Recently, the Barack Obama became the first sitting POTUS to endorse same sex “marriage”. Let me walk into the zone of controversy by stating my own personal moral convictions. I fully expect that anyone who reads this will be ticked off by something I say here.

First of all:

1) Homosexual intercourse is sin.

and lest you think that I am just opposed to homosexuality – let me share the rest of my list.

2) Fornication is sin. For those of you without a clue, this is sex outside of a marriage relationship.
3) Adultery (having sex with someone who is married to someone else, or conversely, having sex with someone who is not the one you are married to) is sin.
4) Masturbation is sin.
5) Lustful thinking is sin. Thinking about sex with someone other than your spouse is sin. (that makes the entire industry of pornography a sin)

This doesn’t prevent me from having friends who do these things. This doesn’t prevent me from caring about and for people who do these things. This doesn’t cause me to judge or condemn people for doing these things. Why, because at some point in my life, I, myself have done many of these things. I, like every other human currently on this planet, am a sinner.

So I don’t inherently have any anger or hatred of the LGBT community. That isn’t my issue. I have no issue with laws that give their relationships the same legal rights as a “marriage”. I don’t have a problem with their advocating for their cause, and their desire to be treated equally under the law with me. I have known many people who are gay or bisexual, and some I consider friends, whose company I enjoy. I find it uncomfortable that many in the LGBT community want to silence my voice, by saying the if I call their lifestyle sin, that is hate speech. I think that this kind of rhetoric is unfortunate, because instead of allowing a conversation about the merits of either position, it simply shuts down the conversation. So before you judge me for my views, grow up and listen. Just because we don’t agree, doesn’t make me wrong.

Why, because law of sin and law of the land are not the same. OK, Christians, please understand this. God’s law is not the law of the land. We really do not want MOSAIC LAW. Seriously. We sure don’t want Rabinic Law. Laws are national or municipal policies enacted for the benefit of society, or so many would have you believe. We can talk about church law and policy as described in the New Testament, but as far as I read the scripture, it only applies to Christian believers, not anyone else. We don’t live in a Christian Nation, we live in a nation with a majority of people who claim to be christian. Our nation was not founded exclusively on Christian principles, the founding fathers were somewhat diverse, with a large contingent of Deists who as I understand are the ancestor of the current Unitarian church – which is mostly not Christian. Our founding fathers were mostly educated, pragmatic men, who were willing to risk their necks to put a stop to the kind of tyranny that most monarchies were during the age of enlightenment. The two issues that pushed men to migrate from the old world to the new world were economic opportunity and religious freedom. Not in any sense the implementation of a religious state, that was the exact opposite of what they wanted. Our founding fathers drew on Judeo-Christian principles, as well as secular philosophy and their own understanding of human nature, history, and justice.

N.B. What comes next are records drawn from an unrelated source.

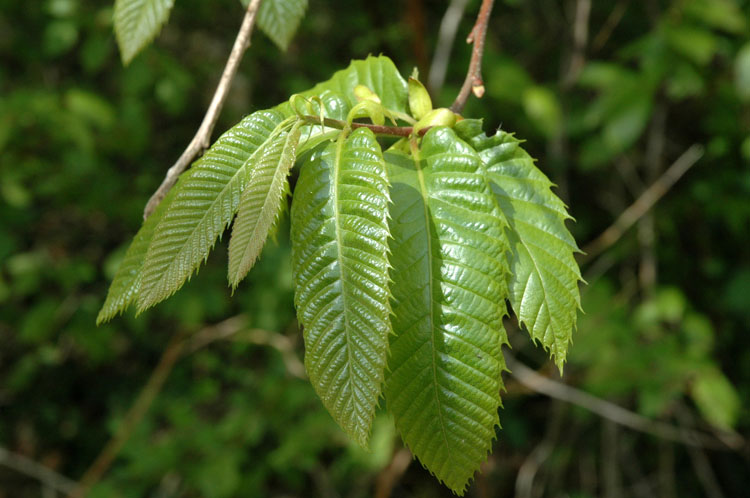 Castanea sativa Mill. 1.JPG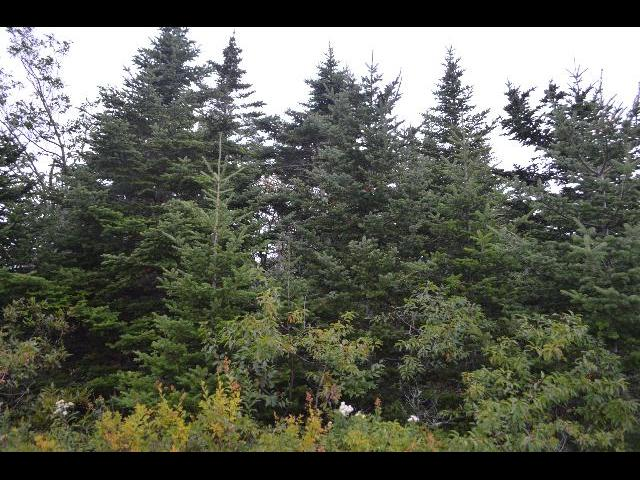 Tall pine Christmas Trees in Acadia National Park, Cadillac Mountain, Mount Desert Island, Bar Harbor, Maine, USA
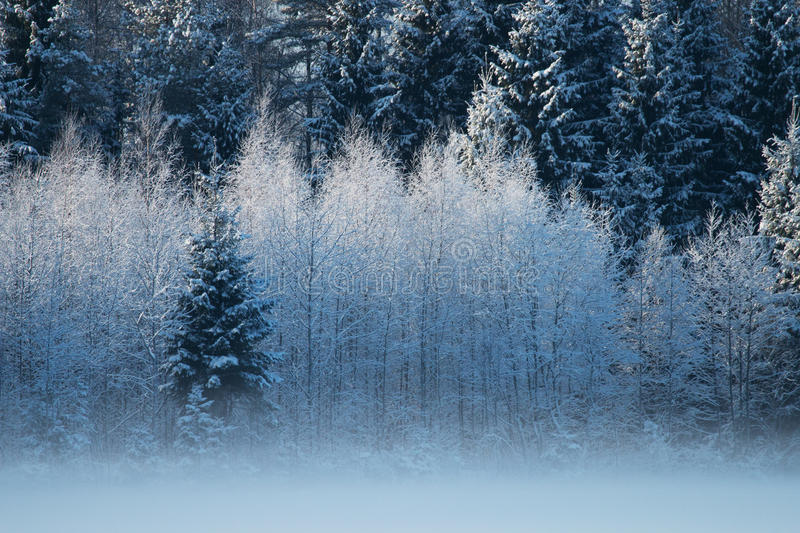 Cold weather in Estonia. Really cold weather in Estonia stock photography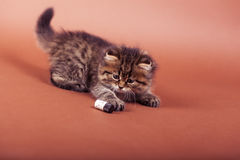 Fluffy Siberian cat isolated on a brown background.  Stock Images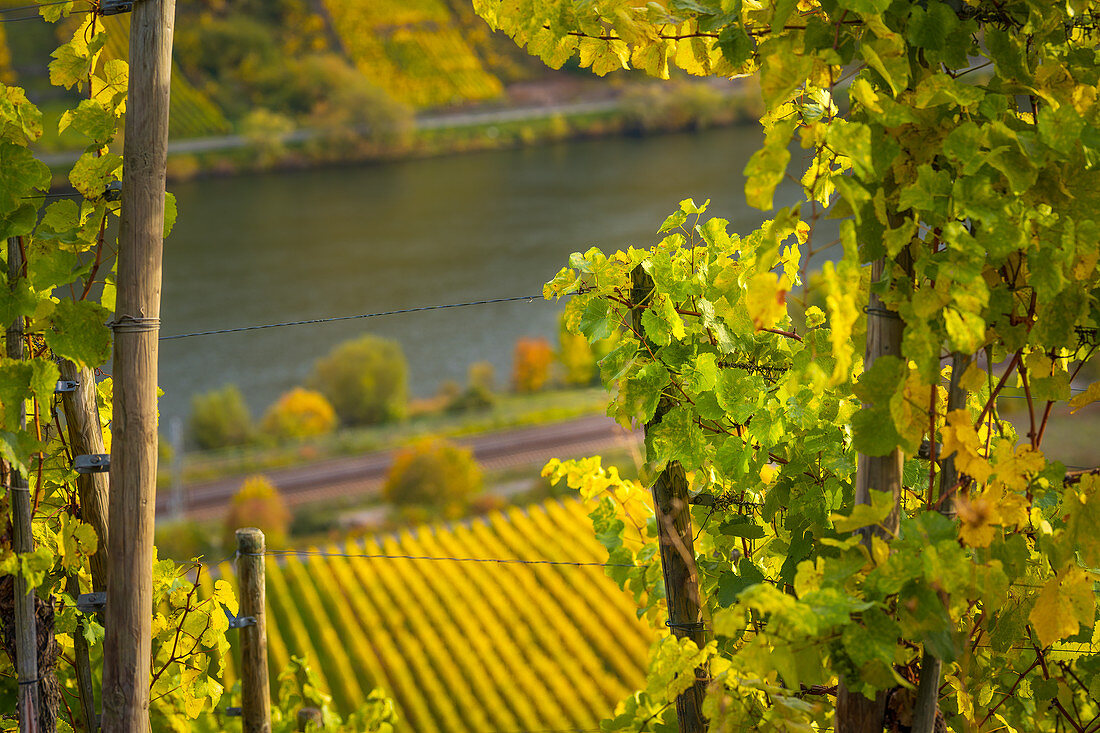 View through autumnal vine leaves on the Moselle, Winningen, Moselle Valley, Rhineland-Palatinate, Germany, Europe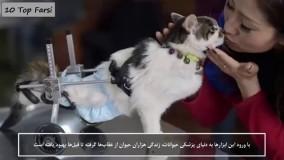 دانستنی های عجیب- 11 حیوان با اندام مصنوعی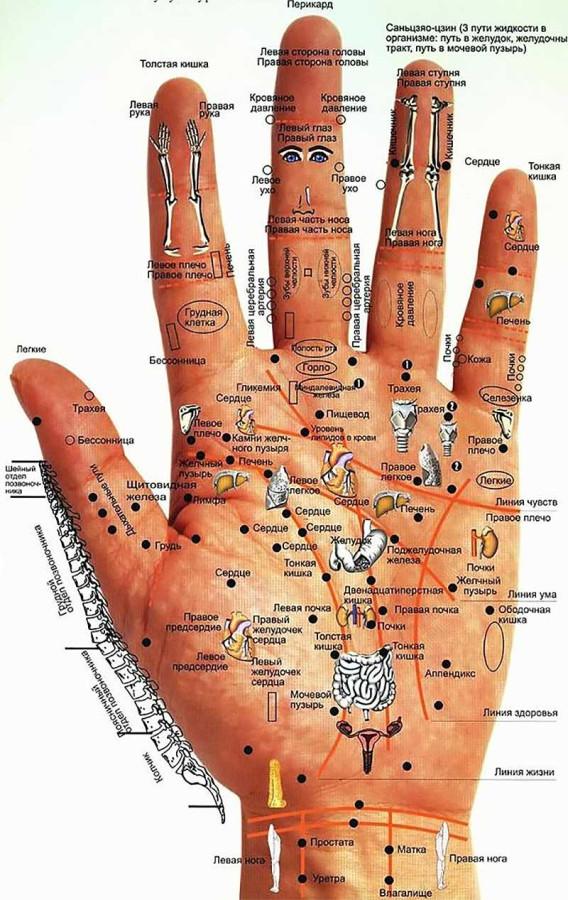 Как по рукам определять болезни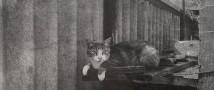 Кудровские школьники создали инсталляцию про котов, спасавших Ленинград в блокаду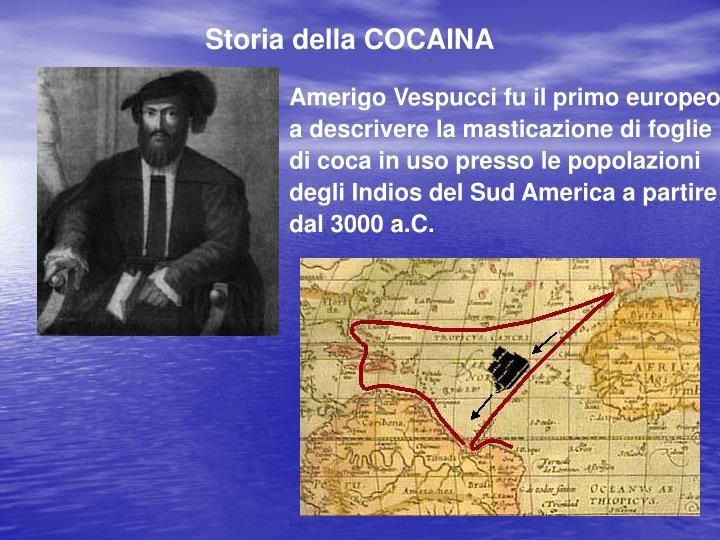 Amerigo Vespucci fu il primo europeo a descrivere la masticazione di foglie di coca in uso presso le popolazioni degli Indios del Sud America a partire dal 3000 a.C.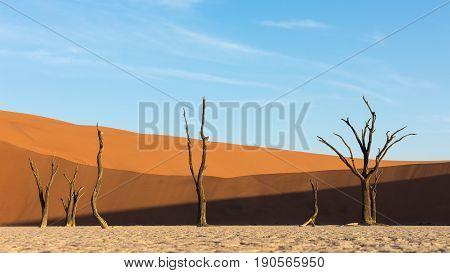 Deadvlei in the Namib Naukluft Park Sossusvlei Namibia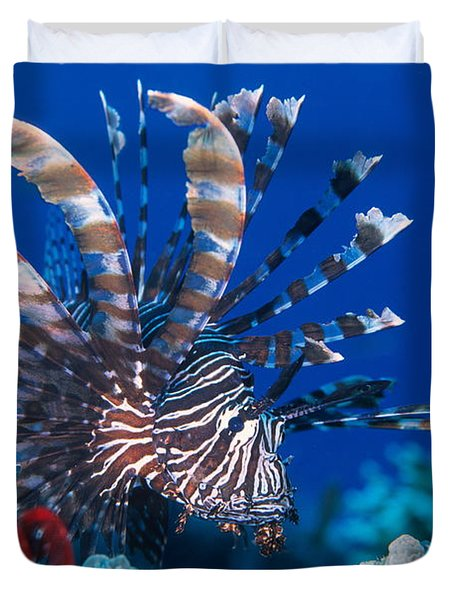 Common Lionfish Duvet Cover by Franco Banfi and Photo Researchers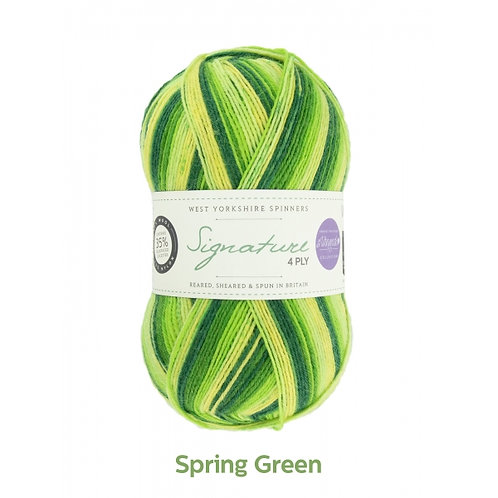 WYS 4 Ply襪線_Spring Green 882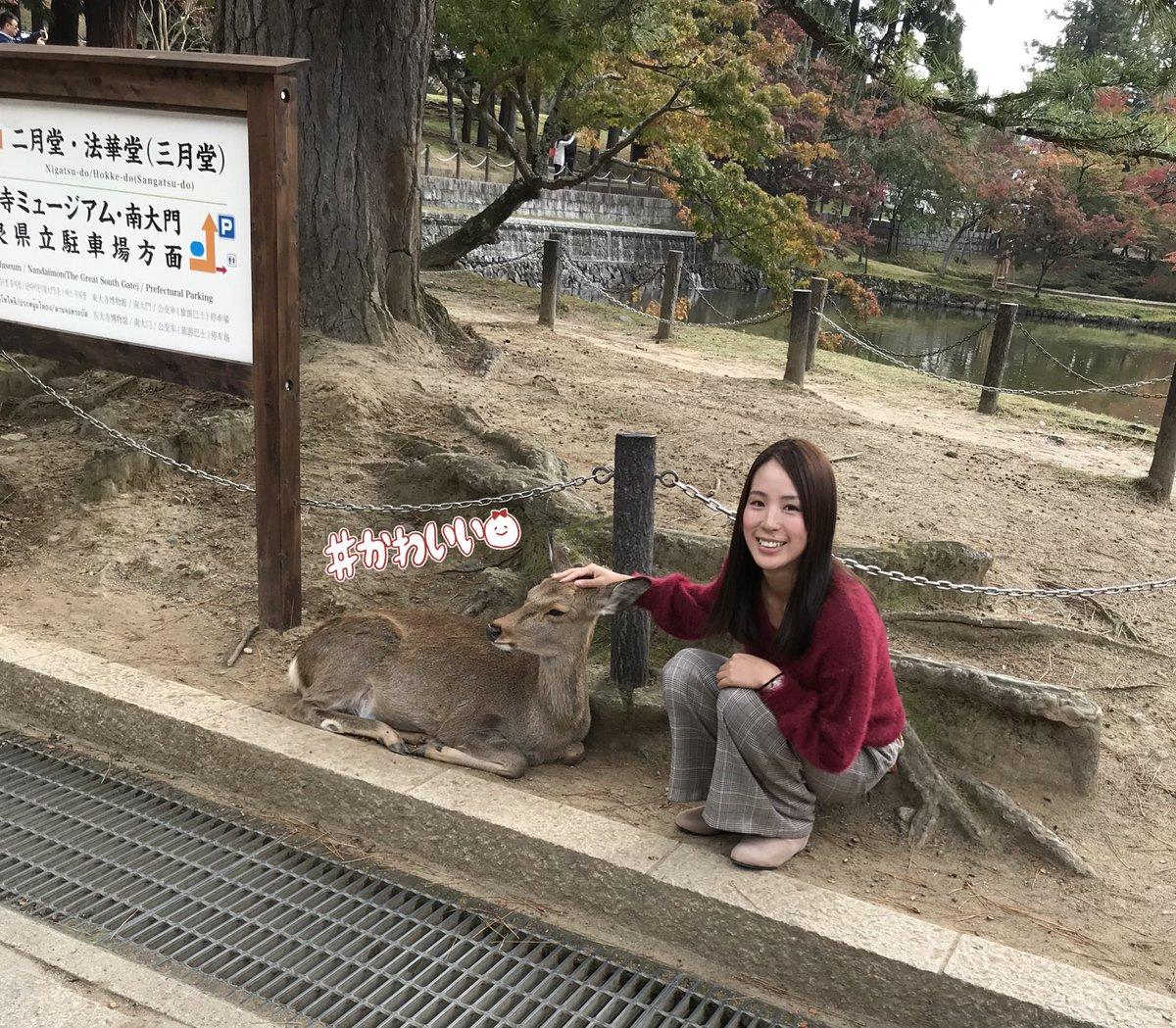 この前奈良行って来たよー\( ˆoˆ )/♡ 紅葉見に行ったのに鹿に必死🦌💨笑 可愛かったぁあ😋✨ 帰りに「大仏プリン🍮」買ったねんけどめっちゃ美味しかった(*^^*)🎶 きっと紅葉の時期もすぐに終わっちゃうんやろなあ😭!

Back to the issue at hand. Sin. The problem is that we like sin. We like sexual sin. For the last 50 odd years, we have been slowly chiseling away at the taboos and moral norms that existed that prevented “right-thinking” people from screwing around. We have gone way out of our way to normalize all sorts of social sexual behaviors that 50 years ago, people mostly did in secret. We have gone way out of the way to reduce social, legal, and natural consequences of these behaviors through medical means (contraception, and cures for STD’s), and political means (legalizing abortion, promoting contraception, and reducing censorship), and social means (like using the media to continually expose our society to these behaviors and practices in talk, television, and film formats). Along with that has come the social de-marginalizing of the Gay community. Over time, the law of the land has become more lenient and relaxed towards lifestyles that express behaviors that according to God’s law are sexual sin.

I expect that this is a perfectly natural process. The old world is probably 30 years ahead of us in this regard. In some ways, they have always been more comfortable with human sexuality – America has long been a very prudish country – almost in denial of human sexuality.

My complaint is really semantic, more than anything else. Marriage is not about sex, it is about God’s sanctioning a relationship where sex is legitimized. Marriage is not about a family, it is about God’s sanctioning the family unit has his plan for population management. Marriage is not about society, but about God’s sanctioning the basic unit of human society and the His plan for human caring for one another.

So for me, saying that two individuals, whose relationship is defined by God’s law as sin, can enter into a relationship that is sanctioned by God, is problematic. All of the law of the land stuff, is merely that. The fact that our law of the land recognizes and defines marriage specifically as an explicitly mentioned unit of society, does not give the law of the land the right to change the definition. So pick another word, and ascribe the same recognition, and benefits to that kind of a unit of society. That is what the law of the land can do. But please don’t call it “marriage”. Because in fact, it is a different kind of relationship, and a different kind of societal unit.